Joint Frequencies of Two-Way Tables

These are my notes on joint frequencies of two-way tables.

This is my favorite Statistics book on Amazon, if you are interested in learning Statistics I highly recommend it

Suppose data is classified by two different criteria. If the classification criterion 1 has r categories and the classification criterion 2 has c categories, then the classification of data would result in a table with r rows and c columns.

 

A table of data classified by r categories of classification criterion 1 and c categories of classification criterion 2 is known as an r*c contingency table. These row and column totals give the marginal frequencies for these two categories. The marginal frequency is the frequency with which each category occurs.

 

Conditional Relative Frequencies

The conditional relative frequency is the relative frequency of one category given that the other category has occurred.
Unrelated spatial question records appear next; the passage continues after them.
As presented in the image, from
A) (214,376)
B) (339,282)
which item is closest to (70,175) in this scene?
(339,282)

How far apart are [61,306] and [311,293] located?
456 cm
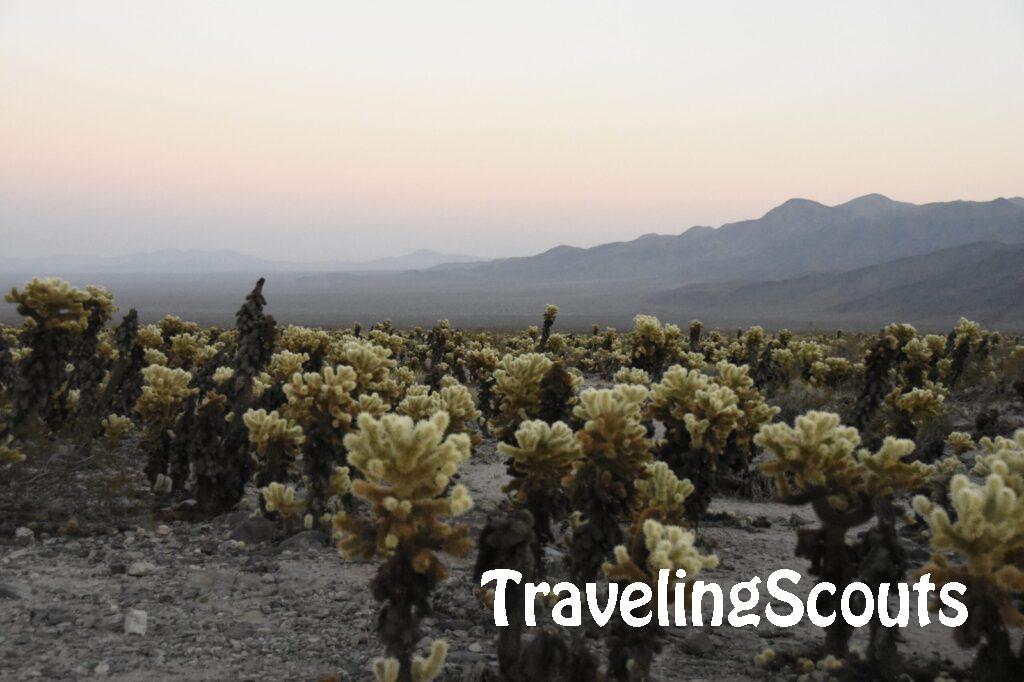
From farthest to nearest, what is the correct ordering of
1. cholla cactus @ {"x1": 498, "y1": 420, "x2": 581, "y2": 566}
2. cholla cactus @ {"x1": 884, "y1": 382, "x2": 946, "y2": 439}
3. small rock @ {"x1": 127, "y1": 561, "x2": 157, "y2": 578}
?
cholla cactus @ {"x1": 884, "y1": 382, "x2": 946, "y2": 439} → small rock @ {"x1": 127, "y1": 561, "x2": 157, "y2": 578} → cholla cactus @ {"x1": 498, "y1": 420, "x2": 581, "y2": 566}

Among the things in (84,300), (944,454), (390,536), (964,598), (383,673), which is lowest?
(944,454)

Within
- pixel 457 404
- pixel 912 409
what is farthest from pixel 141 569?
pixel 912 409

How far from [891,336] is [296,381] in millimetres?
Result: 10643

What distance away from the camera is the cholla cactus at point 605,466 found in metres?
5.55

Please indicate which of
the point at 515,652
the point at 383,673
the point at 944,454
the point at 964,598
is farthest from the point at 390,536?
the point at 944,454

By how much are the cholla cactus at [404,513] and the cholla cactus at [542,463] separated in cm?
119

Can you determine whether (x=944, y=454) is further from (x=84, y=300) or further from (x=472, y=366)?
(x=84, y=300)

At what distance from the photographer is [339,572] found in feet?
23.4

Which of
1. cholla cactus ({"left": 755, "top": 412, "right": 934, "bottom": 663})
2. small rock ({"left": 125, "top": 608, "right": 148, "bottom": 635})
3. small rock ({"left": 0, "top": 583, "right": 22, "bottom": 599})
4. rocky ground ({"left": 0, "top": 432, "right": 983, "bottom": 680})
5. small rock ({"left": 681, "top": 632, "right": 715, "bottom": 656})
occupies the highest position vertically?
cholla cactus ({"left": 755, "top": 412, "right": 934, "bottom": 663})

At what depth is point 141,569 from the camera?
272 inches

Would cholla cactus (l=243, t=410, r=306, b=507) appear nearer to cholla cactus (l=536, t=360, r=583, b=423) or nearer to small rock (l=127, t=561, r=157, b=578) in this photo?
small rock (l=127, t=561, r=157, b=578)

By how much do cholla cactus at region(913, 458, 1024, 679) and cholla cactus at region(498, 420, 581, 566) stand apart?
2338 mm

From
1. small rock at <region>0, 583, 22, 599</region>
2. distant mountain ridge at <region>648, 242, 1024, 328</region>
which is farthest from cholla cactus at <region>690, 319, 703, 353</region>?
distant mountain ridge at <region>648, 242, 1024, 328</region>

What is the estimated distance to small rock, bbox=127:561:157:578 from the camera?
22.5ft
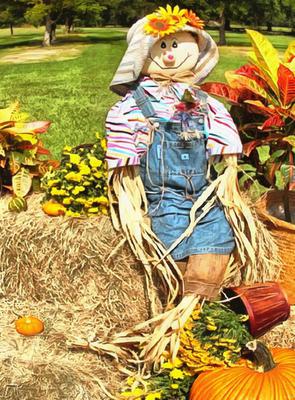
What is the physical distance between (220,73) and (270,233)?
459 inches

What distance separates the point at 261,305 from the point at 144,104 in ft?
3.50

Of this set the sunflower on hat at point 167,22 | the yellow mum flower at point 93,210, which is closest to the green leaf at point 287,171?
the sunflower on hat at point 167,22

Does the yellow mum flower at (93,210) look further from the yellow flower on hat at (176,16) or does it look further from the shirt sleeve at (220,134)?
the yellow flower on hat at (176,16)

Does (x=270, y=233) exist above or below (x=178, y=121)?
below

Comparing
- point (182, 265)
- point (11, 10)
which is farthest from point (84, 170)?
point (11, 10)

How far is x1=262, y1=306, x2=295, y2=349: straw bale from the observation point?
3.28m

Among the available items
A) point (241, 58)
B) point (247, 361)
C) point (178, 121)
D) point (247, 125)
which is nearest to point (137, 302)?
point (247, 361)

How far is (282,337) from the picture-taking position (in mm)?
3299

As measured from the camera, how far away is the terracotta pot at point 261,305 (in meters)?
2.88

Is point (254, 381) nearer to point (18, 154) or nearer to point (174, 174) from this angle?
point (174, 174)

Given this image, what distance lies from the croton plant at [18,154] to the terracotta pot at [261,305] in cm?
125

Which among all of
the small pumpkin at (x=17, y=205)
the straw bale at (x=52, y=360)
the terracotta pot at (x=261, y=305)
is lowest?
the straw bale at (x=52, y=360)

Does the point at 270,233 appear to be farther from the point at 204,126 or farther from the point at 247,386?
the point at 247,386

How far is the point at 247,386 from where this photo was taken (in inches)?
105
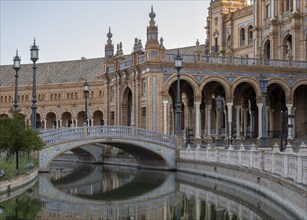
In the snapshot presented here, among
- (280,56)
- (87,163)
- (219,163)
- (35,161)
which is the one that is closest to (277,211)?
(219,163)

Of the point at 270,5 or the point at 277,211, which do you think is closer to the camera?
the point at 277,211

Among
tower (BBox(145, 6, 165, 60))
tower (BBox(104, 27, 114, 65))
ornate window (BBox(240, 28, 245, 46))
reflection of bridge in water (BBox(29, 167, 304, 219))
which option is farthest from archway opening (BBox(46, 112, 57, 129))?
reflection of bridge in water (BBox(29, 167, 304, 219))

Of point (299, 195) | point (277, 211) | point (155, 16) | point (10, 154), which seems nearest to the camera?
point (299, 195)

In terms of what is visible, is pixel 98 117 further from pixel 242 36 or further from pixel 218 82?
pixel 218 82

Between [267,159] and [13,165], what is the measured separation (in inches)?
486

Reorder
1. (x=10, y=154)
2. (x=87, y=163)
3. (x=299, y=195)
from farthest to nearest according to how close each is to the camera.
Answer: (x=87, y=163)
(x=10, y=154)
(x=299, y=195)

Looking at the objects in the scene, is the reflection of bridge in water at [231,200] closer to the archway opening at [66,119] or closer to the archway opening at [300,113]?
the archway opening at [300,113]

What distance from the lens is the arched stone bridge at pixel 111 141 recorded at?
128ft

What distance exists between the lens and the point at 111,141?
133 ft

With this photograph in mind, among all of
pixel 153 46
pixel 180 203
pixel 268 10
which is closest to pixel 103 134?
pixel 153 46

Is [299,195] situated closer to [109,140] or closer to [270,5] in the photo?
[109,140]

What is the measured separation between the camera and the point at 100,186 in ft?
108

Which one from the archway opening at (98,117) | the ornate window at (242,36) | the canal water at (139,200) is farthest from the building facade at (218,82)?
the archway opening at (98,117)

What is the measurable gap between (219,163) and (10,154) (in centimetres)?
1058
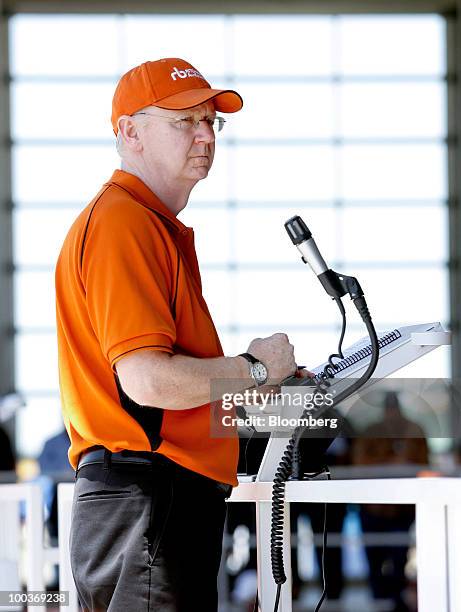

This frequency is used to determine whether there is an association between the two classification criteria. To measure the degree of relation between two quantitative variables, we use the concept of correlation. On the other hand, to measure the degree of relation between two categorical variables, we use the concept of association.

 

Question 1

Describe a situation in which it is better to use the median as a measure of central tendency over the mean.

 

When data is highly skewed, the values in the tail affect the mean more than they affect the median. Since the median is more stable, it is often a better measure of central tendency when data are skewed.

 

Question 2

Which of the three main measures of central tendency can be used with categorical data?

 

The mode can be used with both categorical and continuous variables, or qualitative and quantitative. Since categories are not numeric, we cannot calculate a mean, and if the categories are not ordinal, we cannot put them in order to calculate a median.

 

Question 3

Describe the strength and direction of the relationship between two variables with a correlation of -0.5.

 

Since the correlation coefficient is negative, it means that there is an inverse relationship between X and Y. As X goes up, Y will go down. -0.5 indicates a moderately strong relationship, since values close to 0 indicate little relation between two variables, and values close to -1 or 1 indicate nearly perfect relationships.

 

Question 4

If there is a clear pattern in a residual plot, is a linear relationship appropriate?

 

No, if a linear relationship is appropriate, we expect to see a residual plot with near to zero correlation between residuals and predicted values. Patterns indicate that the relationship between X and Y is not linear.

 

Question 5

Which measure of spread is least affected when there are extreme outliers in your data set?

 

The interquartile range does not include the lowest or highest 25% of data and is therefore less affected by extreme values. Variance, standard deviation, and range do include these extreme values.

 

Summary

The two major categories of variables are quantitative and categorical. Data can be described using tables, graphs, and numbers. Bar graphs and pie charts are useful methods for depicting categorical data. 

 

There are many graphical methods for describing quantitative data. Small data sets can be depicted using stem plots or dot plots. Larger data sets can be shown as boxplots, frequency charts, and histograms.

 

Use a scatter plot to organize and display bivariate quantitative data. Use a two-way contingency table to summarize bivariate categorical data. Ideally, data should always be visualized first, as symmetric data and skewed data are summarized using different numerical summaries. 

 

The r-value, or correlation coefficient is always between -1 and 1. The r-statistic describes the strength of the correlation, with numbers closer to + or - 1 being stronger and values closer to 0 being weaker. The r-squared value describes how much variation in the y-values data can be attributed to changes in the x-values. 

 

There are two major formulas needed to calculate the least-squares regression line. To find the estimated slope, you need the r-statistic, the standard deviation of the x-values, and the standard deviation of the y-values. A residual plot shows whether a linear model is a good fit. If the points on a residual plot are randomly scattered, then a linear model is appropriate. If the points are not random, then a linear model should not be used.